Folha de S. Paulo
Núcleo familiar deve tentar ganhar força na
disputa contra bolsonaristas ditos pragmáticos
Cadeia precoce não deve mudar história real
da direita ou força do bolsonarismo transformado
A prisão
preventiva de Jair
Bolsonaro transforma em drama mais intenso o que seria a cena do
encarceramento, o episódio em que o capitão das trevas seria levado a uma cela
a fim de cumprir pena por tentativa de golpe. Vamos chamar de drama o que seria
farsa, não fora tão tétrica.
A encenação não deve mudar a história real. Os integrantes mais aguerridos da seita farão mais propaganda fanática, como o fazia Flávio Bolsonaro. Inadvertidamente (ou não?), o senador do PL do Rio de Janeiro antecipou a prisão ao convocar para este sábado uma vigília para perto da casa do pai dele, com hipérboles bíblicas e denúncia da ditadura em que, diz, vive o Brasil. O bolsonarismo restante ou transformado continuará a cuidar da vida, pois a prisão era certa. Sim, o bolsonarismo é maior do que Bolsonaro. Transformou-se em ideia.
Depois dos primeiros dias de cadeia e de
curiosidade sobre as condições de vida do prisioneiro, a figura do líder
golpista tenderia a se apagar aos poucos, como aquelas fotografias pregadas em
túmulos, "tudo mais constante". Seria improvável revolta relevante de
rua. A imagem de Bolsonaro esmaeceria pelo menos até 2027, quando um presidente
de direita talvez decidisse indultá-lo, sob o risco de começar o mandato sob
confusão constitucional e política (e tendo de lidar com o capitão do golpe
solto).
::::
Instrução »
Redigite, sem nenhuma alteração, a parte do texto sobre a prisão preventiva de Bolsonaro que começa nas palavras que contêm "A encenação não" e termina em "Transformou-se em ideia.".
::::
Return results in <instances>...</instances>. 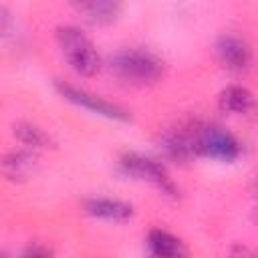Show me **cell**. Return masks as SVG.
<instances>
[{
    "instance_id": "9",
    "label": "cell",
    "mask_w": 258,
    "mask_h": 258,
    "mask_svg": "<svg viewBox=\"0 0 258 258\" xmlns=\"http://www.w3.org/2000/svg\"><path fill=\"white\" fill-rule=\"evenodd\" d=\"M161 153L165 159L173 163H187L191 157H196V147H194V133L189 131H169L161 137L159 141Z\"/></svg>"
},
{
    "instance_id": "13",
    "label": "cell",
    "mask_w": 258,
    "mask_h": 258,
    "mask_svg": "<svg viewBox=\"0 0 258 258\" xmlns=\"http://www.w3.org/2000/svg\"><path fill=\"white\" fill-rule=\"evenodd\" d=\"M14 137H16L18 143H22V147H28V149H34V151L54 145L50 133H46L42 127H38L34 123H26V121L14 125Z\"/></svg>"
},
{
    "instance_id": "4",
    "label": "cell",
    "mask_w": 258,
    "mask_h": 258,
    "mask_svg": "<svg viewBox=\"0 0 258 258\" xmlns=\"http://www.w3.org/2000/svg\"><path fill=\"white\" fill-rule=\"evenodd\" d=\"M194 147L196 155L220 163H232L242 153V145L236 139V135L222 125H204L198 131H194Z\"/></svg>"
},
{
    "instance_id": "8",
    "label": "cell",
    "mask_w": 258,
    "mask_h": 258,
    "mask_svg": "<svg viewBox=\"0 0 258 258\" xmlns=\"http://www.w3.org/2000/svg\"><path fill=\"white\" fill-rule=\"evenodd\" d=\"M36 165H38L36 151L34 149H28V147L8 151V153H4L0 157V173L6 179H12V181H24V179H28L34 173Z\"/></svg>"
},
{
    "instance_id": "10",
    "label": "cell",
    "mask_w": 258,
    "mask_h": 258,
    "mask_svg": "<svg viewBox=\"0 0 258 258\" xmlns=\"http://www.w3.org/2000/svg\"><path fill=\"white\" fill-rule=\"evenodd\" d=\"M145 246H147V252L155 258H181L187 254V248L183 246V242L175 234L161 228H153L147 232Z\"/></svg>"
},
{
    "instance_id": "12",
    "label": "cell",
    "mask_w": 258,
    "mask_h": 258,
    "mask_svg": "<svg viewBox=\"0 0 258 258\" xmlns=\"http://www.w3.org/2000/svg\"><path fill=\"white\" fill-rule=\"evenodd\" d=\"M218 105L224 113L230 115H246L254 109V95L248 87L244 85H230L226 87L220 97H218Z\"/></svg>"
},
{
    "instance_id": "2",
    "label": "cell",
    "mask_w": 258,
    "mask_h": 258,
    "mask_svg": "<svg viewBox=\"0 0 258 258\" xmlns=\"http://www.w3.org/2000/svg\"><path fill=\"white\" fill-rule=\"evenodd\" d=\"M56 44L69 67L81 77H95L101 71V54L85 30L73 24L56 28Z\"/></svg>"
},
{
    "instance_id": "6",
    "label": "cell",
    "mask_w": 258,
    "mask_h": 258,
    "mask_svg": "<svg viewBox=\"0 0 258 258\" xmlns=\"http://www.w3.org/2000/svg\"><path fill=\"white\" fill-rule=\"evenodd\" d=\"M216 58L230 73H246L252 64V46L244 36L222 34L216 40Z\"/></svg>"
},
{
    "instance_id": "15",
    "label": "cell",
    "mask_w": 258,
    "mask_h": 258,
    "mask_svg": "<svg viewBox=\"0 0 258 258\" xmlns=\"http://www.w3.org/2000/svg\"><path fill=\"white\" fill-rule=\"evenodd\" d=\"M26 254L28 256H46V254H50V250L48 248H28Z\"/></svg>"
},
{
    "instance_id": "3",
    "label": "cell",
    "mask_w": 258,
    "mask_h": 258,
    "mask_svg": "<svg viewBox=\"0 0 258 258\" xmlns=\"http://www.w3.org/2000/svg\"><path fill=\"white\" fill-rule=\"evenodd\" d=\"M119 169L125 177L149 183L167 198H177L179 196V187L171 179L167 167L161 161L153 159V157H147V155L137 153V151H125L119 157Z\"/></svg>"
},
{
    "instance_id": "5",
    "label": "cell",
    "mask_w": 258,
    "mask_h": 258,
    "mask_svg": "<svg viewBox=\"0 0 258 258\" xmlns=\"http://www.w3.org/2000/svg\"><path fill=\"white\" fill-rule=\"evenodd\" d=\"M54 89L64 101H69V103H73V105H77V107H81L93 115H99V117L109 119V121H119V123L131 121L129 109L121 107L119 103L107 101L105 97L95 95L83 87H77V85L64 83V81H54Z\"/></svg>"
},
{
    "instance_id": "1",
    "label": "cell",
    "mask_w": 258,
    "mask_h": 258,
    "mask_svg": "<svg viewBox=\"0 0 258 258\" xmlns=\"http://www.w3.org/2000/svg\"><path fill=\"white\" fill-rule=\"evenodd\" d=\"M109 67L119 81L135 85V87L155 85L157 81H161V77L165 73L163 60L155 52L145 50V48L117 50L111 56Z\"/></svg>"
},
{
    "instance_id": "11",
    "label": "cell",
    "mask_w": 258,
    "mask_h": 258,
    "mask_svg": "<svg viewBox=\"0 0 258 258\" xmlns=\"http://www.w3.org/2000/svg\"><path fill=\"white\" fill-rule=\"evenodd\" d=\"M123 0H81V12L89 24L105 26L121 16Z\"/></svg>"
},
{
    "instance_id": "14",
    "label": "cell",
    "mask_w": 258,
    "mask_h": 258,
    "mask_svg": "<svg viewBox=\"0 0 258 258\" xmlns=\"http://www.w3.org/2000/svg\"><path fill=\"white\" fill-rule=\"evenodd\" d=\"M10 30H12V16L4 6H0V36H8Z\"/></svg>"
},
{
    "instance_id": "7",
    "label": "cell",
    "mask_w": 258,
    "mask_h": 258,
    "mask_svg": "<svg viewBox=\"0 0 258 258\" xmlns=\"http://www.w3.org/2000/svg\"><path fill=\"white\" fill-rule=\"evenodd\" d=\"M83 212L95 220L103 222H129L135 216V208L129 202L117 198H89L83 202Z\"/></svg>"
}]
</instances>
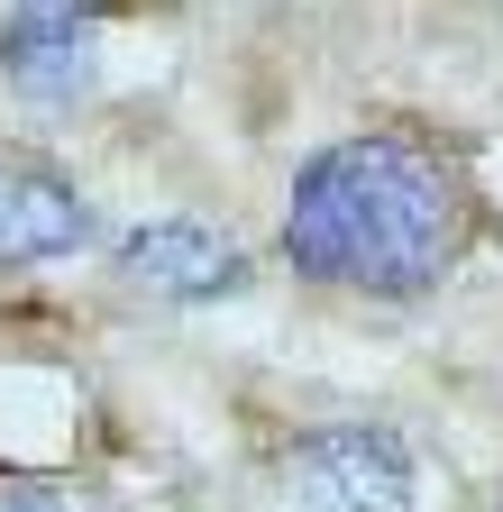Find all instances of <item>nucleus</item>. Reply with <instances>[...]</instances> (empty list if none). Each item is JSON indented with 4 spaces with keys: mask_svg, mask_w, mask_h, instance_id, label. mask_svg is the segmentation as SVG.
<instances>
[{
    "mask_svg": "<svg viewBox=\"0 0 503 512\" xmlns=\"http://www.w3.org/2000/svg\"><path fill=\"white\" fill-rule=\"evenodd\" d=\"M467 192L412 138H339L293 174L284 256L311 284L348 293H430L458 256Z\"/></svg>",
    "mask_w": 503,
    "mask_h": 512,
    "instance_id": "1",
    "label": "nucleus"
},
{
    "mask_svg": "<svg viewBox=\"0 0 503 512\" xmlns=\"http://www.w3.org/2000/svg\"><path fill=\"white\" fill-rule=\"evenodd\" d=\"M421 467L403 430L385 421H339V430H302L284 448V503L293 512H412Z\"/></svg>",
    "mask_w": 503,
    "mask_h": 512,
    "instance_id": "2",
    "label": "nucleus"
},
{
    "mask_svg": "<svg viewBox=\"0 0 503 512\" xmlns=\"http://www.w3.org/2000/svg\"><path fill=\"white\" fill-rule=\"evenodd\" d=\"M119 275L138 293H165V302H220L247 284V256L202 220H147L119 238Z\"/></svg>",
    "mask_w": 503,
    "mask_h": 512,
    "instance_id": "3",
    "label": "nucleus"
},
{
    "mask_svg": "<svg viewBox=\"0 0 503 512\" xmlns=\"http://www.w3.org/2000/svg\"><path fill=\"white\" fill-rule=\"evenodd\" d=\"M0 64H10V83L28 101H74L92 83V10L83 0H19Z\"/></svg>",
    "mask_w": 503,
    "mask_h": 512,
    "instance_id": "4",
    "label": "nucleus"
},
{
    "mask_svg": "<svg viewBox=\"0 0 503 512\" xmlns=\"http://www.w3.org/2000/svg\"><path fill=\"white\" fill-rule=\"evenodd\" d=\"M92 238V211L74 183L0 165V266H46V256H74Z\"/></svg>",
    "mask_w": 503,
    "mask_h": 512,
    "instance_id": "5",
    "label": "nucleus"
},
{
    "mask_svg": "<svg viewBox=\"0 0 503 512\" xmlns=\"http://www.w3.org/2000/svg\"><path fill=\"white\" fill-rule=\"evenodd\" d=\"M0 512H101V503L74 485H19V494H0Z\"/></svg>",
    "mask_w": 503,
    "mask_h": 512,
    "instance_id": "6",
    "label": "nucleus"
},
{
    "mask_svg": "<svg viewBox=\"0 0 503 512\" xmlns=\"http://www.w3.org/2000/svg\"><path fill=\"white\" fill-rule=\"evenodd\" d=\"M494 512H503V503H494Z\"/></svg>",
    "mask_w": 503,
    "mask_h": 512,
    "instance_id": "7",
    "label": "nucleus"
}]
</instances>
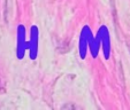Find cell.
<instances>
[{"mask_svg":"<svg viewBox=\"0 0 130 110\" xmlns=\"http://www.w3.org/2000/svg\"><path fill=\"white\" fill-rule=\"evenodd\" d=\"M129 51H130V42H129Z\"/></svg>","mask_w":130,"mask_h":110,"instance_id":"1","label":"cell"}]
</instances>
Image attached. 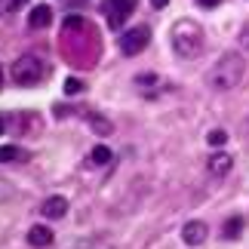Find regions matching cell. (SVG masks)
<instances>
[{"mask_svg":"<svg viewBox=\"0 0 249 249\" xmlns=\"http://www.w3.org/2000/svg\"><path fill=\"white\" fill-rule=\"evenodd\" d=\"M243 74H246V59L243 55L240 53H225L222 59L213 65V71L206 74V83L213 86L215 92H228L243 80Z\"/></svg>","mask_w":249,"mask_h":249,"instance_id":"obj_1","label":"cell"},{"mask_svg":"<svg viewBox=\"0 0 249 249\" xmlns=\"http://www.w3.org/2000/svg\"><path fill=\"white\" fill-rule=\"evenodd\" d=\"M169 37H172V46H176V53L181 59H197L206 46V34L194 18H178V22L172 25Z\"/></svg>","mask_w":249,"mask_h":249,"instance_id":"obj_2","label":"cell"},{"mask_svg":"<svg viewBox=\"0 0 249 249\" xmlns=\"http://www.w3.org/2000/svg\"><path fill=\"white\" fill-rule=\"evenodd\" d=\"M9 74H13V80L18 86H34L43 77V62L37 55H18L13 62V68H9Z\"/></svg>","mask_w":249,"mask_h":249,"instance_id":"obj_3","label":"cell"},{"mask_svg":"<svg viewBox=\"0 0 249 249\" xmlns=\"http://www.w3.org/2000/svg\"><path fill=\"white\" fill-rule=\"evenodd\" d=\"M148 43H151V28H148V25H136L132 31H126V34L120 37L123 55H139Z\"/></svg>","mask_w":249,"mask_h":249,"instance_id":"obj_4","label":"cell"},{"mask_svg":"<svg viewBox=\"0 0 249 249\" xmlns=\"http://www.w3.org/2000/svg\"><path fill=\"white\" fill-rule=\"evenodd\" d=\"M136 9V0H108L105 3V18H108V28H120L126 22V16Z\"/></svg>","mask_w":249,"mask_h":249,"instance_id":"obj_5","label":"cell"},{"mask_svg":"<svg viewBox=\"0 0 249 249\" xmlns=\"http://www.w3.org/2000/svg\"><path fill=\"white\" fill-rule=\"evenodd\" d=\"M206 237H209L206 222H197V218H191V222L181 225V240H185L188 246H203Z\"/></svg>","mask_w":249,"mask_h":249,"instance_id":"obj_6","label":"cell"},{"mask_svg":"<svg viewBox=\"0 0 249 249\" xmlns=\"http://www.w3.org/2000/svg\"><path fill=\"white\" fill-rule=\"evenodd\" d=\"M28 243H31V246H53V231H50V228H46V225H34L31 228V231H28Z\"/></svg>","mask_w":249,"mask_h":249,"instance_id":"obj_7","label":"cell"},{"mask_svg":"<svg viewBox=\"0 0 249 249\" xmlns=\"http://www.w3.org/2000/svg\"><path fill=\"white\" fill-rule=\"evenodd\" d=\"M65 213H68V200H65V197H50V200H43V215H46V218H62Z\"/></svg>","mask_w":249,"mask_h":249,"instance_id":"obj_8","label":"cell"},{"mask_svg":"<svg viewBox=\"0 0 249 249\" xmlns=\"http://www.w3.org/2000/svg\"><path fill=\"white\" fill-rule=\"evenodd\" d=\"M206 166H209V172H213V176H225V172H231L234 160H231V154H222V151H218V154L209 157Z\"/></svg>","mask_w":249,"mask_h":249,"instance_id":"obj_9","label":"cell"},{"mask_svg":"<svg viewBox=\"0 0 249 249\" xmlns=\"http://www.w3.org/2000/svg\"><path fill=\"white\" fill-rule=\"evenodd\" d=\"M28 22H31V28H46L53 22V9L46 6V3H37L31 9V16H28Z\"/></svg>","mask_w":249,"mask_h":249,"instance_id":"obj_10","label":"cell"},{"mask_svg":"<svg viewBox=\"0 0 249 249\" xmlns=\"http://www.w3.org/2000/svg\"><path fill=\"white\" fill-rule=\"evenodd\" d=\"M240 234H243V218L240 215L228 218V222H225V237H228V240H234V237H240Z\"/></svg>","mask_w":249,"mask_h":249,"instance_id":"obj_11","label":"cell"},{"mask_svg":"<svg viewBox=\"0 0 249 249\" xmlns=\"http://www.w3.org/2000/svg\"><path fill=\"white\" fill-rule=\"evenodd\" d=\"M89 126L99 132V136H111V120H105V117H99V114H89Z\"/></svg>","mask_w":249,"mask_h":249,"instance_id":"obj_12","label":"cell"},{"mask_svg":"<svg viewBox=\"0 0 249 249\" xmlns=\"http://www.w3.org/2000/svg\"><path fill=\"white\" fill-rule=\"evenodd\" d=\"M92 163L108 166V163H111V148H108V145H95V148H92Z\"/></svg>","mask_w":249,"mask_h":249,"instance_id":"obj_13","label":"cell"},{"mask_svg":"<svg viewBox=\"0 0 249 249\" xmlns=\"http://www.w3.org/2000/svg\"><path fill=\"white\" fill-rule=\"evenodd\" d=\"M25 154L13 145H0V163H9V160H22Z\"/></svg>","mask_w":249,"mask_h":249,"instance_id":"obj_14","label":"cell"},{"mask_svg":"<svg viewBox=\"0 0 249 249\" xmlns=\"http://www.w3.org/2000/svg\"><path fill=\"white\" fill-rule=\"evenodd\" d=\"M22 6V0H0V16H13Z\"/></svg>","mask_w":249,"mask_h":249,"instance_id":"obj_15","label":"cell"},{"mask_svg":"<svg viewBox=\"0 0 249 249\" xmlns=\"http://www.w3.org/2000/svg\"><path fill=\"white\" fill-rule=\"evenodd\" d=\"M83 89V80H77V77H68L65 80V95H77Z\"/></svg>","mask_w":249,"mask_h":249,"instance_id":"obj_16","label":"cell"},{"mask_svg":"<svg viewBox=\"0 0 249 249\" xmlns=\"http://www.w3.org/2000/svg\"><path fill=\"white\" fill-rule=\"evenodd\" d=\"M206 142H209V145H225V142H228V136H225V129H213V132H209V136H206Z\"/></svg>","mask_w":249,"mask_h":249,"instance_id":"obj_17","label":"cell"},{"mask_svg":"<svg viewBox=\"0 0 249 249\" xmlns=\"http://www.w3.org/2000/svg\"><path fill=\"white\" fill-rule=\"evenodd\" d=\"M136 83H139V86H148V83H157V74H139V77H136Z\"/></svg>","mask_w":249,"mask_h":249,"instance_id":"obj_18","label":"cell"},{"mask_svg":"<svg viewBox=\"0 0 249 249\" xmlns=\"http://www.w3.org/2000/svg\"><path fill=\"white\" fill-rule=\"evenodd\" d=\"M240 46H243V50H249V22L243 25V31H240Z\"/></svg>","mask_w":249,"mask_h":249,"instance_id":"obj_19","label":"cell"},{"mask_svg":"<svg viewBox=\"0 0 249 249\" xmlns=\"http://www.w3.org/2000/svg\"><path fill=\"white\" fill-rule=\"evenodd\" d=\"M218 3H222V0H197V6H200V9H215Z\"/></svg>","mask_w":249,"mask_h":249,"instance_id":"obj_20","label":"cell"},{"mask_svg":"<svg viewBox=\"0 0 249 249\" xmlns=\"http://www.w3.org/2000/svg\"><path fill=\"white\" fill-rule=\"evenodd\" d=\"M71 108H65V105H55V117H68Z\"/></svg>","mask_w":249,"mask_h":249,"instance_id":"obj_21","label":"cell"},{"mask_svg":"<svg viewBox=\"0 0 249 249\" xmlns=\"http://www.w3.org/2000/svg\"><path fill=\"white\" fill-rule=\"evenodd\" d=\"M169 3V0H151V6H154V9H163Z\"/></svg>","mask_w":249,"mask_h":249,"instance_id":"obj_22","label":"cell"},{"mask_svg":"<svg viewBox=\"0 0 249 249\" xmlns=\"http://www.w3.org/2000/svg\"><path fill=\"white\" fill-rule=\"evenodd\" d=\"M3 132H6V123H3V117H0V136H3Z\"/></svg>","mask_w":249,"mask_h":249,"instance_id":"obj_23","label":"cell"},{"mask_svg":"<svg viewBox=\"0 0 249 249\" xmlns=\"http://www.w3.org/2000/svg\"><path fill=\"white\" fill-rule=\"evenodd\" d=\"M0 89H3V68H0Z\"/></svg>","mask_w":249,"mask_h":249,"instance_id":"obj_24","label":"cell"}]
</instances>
::::
Resposta completa »
A encenação não deve mudar a história real. Os integrantes mais aguerridos da seita farão mais propaganda fanática, como o fazia Flávio Bolsonaro. Inadvertidamente (ou não?), o senador do PL do Rio de Janeiro antecipou a prisão ao convocar para este sábado uma vigília para perto da casa do pai dele, com hipérboles bíblicas e denúncia da ditadura em que, diz, vive o Brasil. O bolsonarismo restante ou transformado continuará a cuidar da vida, pois a prisão era certa. Sim, o bolsonarismo é maior do que Bolsonaro. Transformou-se em ideia.